╔══
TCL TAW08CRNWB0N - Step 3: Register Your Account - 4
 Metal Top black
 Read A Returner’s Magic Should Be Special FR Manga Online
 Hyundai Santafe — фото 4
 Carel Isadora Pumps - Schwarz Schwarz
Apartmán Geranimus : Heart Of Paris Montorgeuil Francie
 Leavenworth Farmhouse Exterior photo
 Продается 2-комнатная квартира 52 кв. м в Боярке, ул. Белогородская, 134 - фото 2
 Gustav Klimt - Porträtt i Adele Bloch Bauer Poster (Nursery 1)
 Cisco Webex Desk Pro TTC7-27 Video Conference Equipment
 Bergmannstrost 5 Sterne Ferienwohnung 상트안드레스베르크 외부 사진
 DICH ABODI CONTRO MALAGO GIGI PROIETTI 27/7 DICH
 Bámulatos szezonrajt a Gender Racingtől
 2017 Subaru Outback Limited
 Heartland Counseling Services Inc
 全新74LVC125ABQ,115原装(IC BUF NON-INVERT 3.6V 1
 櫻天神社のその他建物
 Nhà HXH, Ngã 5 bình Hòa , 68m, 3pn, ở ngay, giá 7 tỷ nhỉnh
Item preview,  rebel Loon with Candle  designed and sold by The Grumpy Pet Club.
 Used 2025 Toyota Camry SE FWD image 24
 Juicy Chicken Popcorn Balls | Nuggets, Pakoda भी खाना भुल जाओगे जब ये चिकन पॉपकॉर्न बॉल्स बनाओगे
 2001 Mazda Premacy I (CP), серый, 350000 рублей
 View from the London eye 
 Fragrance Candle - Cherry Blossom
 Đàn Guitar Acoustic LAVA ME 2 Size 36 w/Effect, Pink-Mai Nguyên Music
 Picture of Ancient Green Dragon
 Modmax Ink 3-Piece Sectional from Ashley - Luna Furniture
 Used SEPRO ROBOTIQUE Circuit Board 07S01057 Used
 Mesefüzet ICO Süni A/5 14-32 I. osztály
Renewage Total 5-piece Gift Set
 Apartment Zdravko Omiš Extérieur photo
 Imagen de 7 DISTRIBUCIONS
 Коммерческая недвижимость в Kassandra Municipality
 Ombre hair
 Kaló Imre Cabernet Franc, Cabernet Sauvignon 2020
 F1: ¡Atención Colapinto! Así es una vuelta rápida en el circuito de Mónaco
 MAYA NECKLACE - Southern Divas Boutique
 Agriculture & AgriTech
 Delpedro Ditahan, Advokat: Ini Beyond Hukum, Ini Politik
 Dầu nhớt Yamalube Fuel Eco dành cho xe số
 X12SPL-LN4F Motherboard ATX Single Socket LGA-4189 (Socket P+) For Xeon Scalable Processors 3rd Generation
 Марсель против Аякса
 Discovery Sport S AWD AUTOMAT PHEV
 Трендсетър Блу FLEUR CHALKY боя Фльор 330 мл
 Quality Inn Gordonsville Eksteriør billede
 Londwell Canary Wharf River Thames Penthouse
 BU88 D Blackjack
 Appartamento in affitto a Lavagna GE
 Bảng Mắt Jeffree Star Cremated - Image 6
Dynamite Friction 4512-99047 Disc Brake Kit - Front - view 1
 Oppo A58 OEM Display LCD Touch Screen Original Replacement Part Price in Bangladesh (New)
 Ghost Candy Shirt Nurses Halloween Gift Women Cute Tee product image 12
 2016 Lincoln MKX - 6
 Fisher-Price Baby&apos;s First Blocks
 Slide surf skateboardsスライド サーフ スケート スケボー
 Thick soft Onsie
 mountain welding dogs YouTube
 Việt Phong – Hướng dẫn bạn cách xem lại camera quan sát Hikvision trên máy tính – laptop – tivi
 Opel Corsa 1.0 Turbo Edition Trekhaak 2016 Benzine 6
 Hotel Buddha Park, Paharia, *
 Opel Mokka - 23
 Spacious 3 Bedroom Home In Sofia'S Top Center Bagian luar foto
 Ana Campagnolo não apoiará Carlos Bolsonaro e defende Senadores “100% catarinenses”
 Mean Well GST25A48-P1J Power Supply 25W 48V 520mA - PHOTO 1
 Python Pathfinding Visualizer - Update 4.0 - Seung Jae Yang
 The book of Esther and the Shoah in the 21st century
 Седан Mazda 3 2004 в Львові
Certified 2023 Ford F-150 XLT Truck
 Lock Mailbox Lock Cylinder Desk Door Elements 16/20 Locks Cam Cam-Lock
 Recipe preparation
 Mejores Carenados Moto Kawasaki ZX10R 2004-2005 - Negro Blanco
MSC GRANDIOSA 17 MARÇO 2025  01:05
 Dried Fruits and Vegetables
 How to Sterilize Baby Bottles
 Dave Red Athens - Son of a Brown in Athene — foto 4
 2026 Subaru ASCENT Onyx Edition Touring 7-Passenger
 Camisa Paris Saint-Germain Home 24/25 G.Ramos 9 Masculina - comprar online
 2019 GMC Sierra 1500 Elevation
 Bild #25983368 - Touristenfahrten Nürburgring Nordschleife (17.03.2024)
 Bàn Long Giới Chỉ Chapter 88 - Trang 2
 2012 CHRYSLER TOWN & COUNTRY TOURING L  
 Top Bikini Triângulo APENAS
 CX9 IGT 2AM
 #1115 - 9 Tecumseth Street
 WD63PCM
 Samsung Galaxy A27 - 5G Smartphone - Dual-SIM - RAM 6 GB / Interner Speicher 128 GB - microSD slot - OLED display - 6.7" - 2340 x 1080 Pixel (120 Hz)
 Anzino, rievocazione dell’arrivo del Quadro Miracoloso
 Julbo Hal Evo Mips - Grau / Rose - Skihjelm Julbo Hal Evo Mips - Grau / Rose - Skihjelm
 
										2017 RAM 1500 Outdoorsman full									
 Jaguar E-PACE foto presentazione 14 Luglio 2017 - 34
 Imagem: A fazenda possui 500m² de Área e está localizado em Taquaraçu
╚══
* [Action item]:
Reproduce verbatim the lines above, from the line with "Bergmannstrost 5 Sterne" through the line with "Fragrance Candle - Cherry Blossom".

* [Solution for this task]:
 Bergmannstrost 5 Sterne Ferienwohnung 상트안드레스베르크 외부 사진
 DICH ABODI CONTRO MALAGO GIGI PROIETTI 27/7 DICH
 Bámulatos szezonrajt a Gender Racingtől
 2017 Subaru Outback Limited
 Heartland Counseling Services Inc
 全新74LVC125ABQ,115原装(IC BUF NON-INVERT 3.6V 1
 櫻天神社のその他建物
 Nhà HXH, Ngã 5 bình Hòa , 68m, 3pn, ở ngay, giá 7 tỷ nhỉnh
Item preview,  rebel Loon with Candle  designed and sold by The Grumpy Pet Club.
 Used 2025 Toyota Camry SE FWD image 24
 Juicy Chicken Popcorn Balls | Nuggets, Pakoda भी खाना भुल जाओगे जब ये चिकन पॉपकॉर्न बॉल्स बनाओगे
 2001 Mazda Premacy I (CP), серый, 350000 рублей
 View from the London eye 
 Fragrance Candle - Cherry Blossom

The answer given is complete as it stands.